EXTRACT TO READ:
Opened 11 years ago

Closed 11 years ago

Last modified 11 years ago

#9140 closed bug (fixed)

KDL when configure bison-2.6.4

Reported by: diger Owned by: axeld
Priority: critical Milestone: R1
Component: System/Kernel Version: R1/alpha4
Keywords: Cc:
Blocked By: Blocking: #10111
Platform: All

Description

hrev44732 gcc4, gcc4.6.3

When trying to configure the bison I get KDL

Attachments (4)

diger.png (97.1 KB ) - added by diger 11 years ago.
bison-kdl.txt (26.7 KB ) - added by siarzhuk 11 years ago.
cutout of crash log
kdl-groff.png (660.6 KB ) - added by tidux 11 years ago.
bison-kdl-on-nightly-hrev46038.png (62.4 KB ) - added by siarzhuk 11 years ago.
The KDL reproduced on newest available hrev46038 nightly.

Download all attachments as: .zip

Change History (28)

by diger, 11 years ago

Attachment: diger.png added

comment:1 by diger, 11 years ago

KDL in vfs code. See screenshot for more details

comment:2 by diver, 11 years ago

Component: - GeneralSystem/Kernel
Owner: changed from nobody to axeld

comment:3 by diver, 11 years ago

Might be a dupe of #1988.

comment:4 by siarzhuk, 11 years ago

This test reproduces the behaviour:

#include <fcntl.h>

int
main ()
{
	int result = 0;
	static char const sym[] = "conftest.sym";
	if (symlink ("/dev/null", sym) != 0)
		result |= 2;
	else
	{
		int fd = 0;
		fd = open (sym, O_WRONLY | O_NOFOLLOW | O_CREAT, 0);
		if (fd >= 0)

PROBLEMS AND TASKS:
1. Answer these about the bug ticket, one line each:
(a) Who is the bug ticket owned by?
(b) Which ticket does one comment suggest this might be a dupe of?
(c) On which nightly was the KDL reproduced?
2. Please sum up the bug ticket in two sentences.

EXTRACTED ENTRIES:
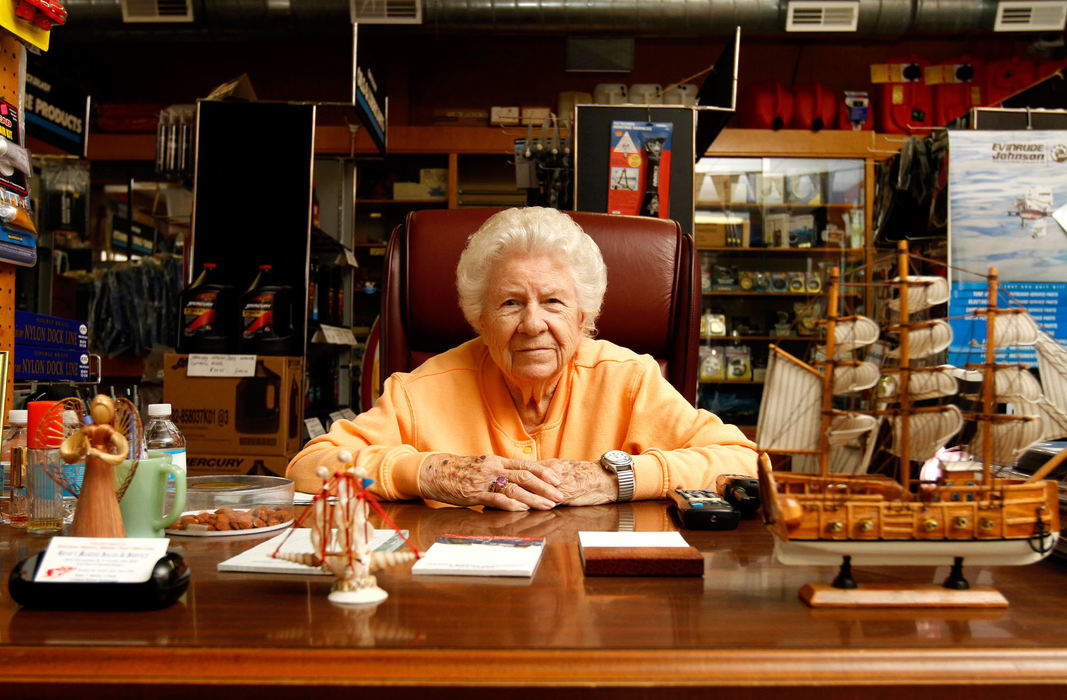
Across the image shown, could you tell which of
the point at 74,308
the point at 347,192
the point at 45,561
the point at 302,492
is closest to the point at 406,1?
the point at 347,192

TASK RESULTS:
1.
(a) axeld
(b) #1988
(c) hrev46038

2. Ticket #9140, reported by diger, describes a KDL that occurs when configuring bison-2.6.4 on hrev44732, and it was closed as fixed. The comments place the KDL in vfs code and suggest it might be a dupe of #1988, and siarzhuk posted a test that reproduces the behavior and reproduced the KDL on the hrev46038 nightly.